Sunday, July 12, 2009

Kremlin Chimes from Saviour (Spasskaya ) Tower (Frolovskaya).

I have listened to these bells for years in the days of Radio Moscow World Service. But I didn't realise until now that the chimes have always been built by Dutchmen.

On April, 16, 1658, according to the decree of Tsar Alexey Mikhailovich, the tower was renamed Spasskaya after the Vernicle Icon placed over the gate facing Red Square. The icon itself has not survived. Russian architect Bazhen Ogurtsov (Cucumber) and English clockmaster Christopher Galloway supervised the construction of the marquee.
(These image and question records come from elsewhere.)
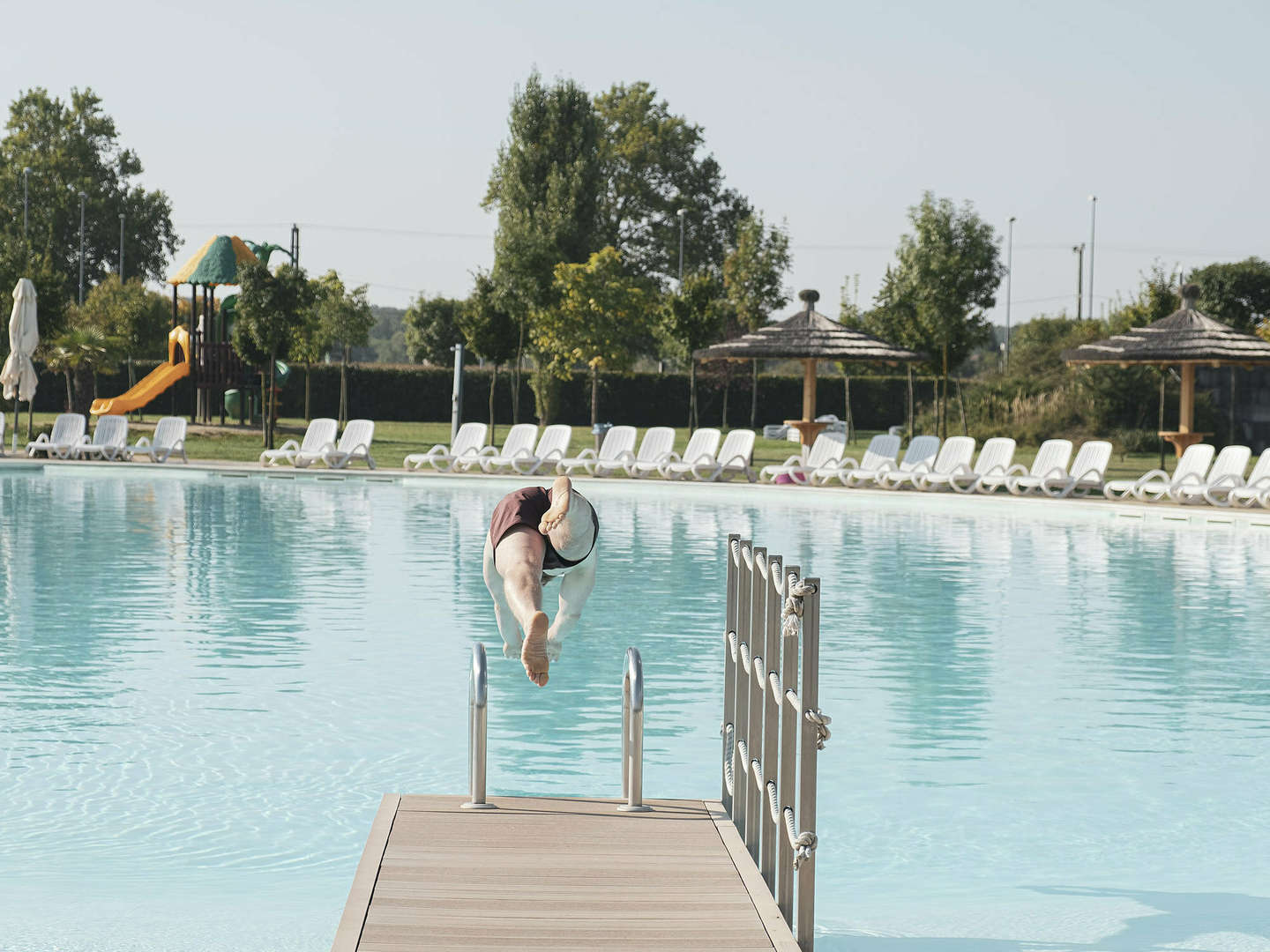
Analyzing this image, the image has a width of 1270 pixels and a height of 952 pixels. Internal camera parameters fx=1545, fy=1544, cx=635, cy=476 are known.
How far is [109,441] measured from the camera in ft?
80.9

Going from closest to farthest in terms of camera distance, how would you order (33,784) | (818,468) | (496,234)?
(33,784), (818,468), (496,234)

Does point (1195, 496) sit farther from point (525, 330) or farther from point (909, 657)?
point (525, 330)

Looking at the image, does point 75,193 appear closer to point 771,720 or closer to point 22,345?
point 22,345

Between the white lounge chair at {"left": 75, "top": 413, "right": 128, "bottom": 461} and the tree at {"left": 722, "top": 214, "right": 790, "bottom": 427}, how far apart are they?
18359mm

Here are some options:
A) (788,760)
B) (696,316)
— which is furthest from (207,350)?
(788,760)

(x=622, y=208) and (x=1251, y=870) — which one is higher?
(x=622, y=208)

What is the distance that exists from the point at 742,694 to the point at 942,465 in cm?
1704

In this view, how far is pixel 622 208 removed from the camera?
59.5m

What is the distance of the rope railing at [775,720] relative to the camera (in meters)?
3.54

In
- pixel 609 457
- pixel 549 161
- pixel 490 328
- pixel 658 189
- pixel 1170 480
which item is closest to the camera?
pixel 1170 480

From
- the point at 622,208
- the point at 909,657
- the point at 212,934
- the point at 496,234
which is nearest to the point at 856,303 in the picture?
the point at 496,234

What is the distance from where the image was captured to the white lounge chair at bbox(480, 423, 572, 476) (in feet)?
74.7

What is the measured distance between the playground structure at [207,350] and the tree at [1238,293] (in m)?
21.2

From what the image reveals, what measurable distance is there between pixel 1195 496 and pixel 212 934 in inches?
663
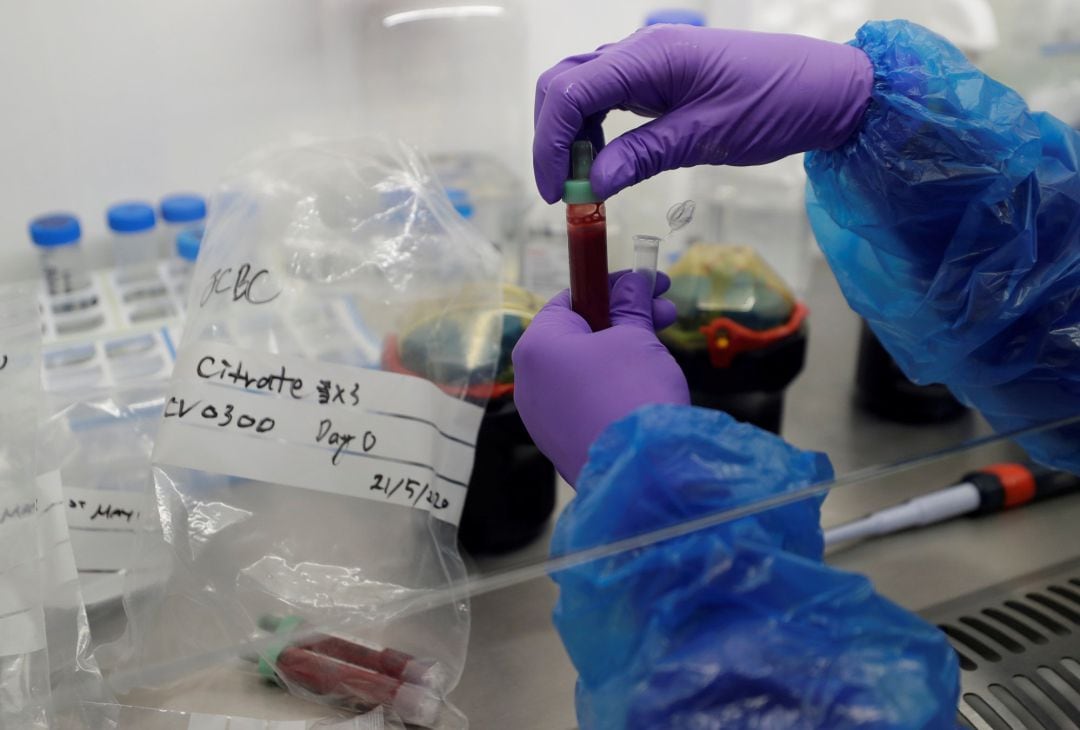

The first clock on the Spasskaya Tower was installed by Galloway's team. In 1707, a Dutch musical carillion chime was sent to Moscow on the order of Tsar Peter the Great. That lasted a century. Ivan Butenop and his brother Nicholas, Moscow mer­chants of Dutch origin, founded in Moscow in 1830 a mech­anical workshop manufacturing farm machinery, fire-fight­ing hoses and tower clocks. From 1851 to 1852 the Butenop Brothers fully reconstructed the Kremlin chimes inside the Tower of the Savior in Moscow. For the following 15 years the Butenop Brothers mechanical es­tablishment took care of the proper operation of the mechan­ism of the chimes and the firm's craftsman wound them.